EXERCISE DETAILS =
Starting at the line that has "079 故人再相遇？13" and stopping after the line that has "Nana to Kaoru: Black Label Vol.16 Ch.137", write those lines out again with "Black Label" switched to "Red Label" and nothing else altered. Leave the pictures out.

RECORDS SUPPLIED =
──────────
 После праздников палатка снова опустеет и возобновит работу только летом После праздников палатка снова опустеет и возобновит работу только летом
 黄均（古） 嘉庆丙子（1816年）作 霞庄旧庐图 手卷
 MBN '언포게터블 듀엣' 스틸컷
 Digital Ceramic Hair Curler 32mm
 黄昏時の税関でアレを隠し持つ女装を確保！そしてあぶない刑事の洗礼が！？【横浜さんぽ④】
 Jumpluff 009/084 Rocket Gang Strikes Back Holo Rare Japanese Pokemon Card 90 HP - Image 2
──────────
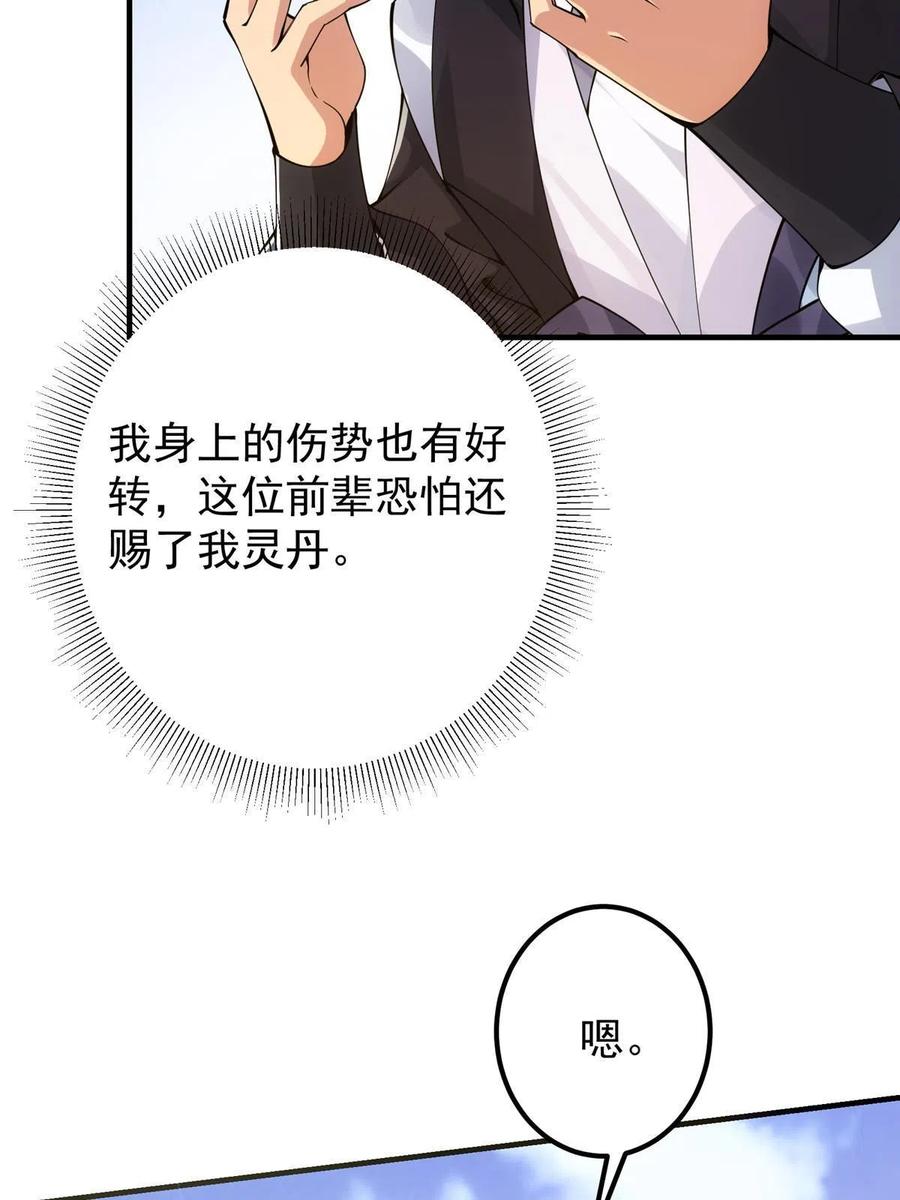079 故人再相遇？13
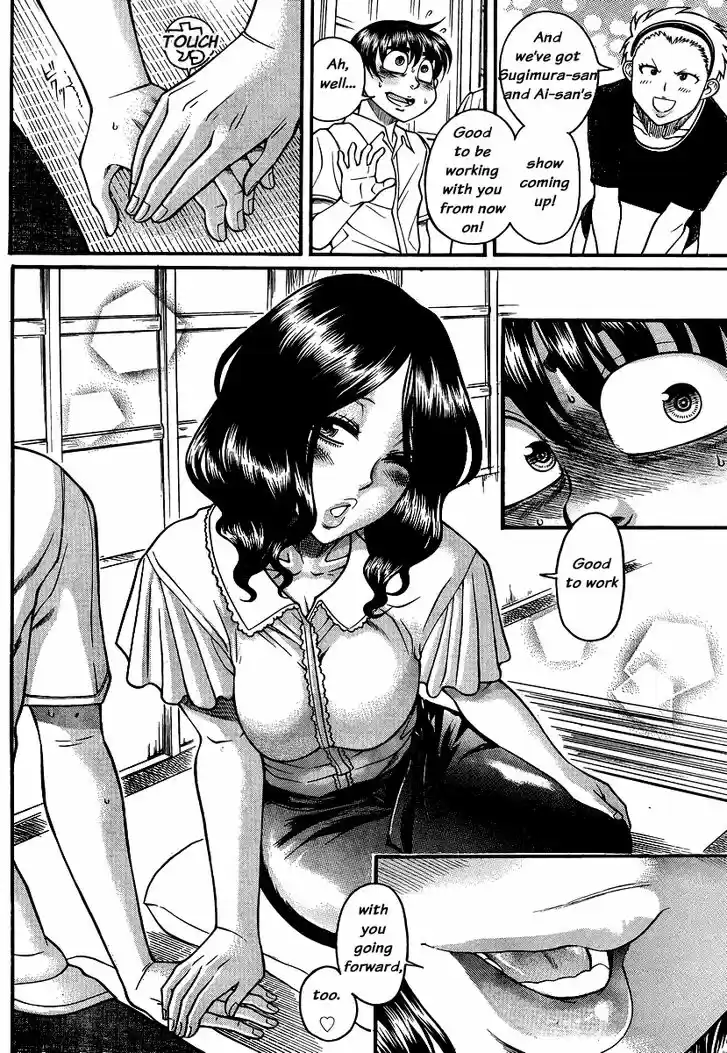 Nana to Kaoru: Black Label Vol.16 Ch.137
──────────
ANSWER FOR THIS EXERCISE =
079 故人再相遇？13
 Nana to Kaoru: Red Label Vol.16 Ch.137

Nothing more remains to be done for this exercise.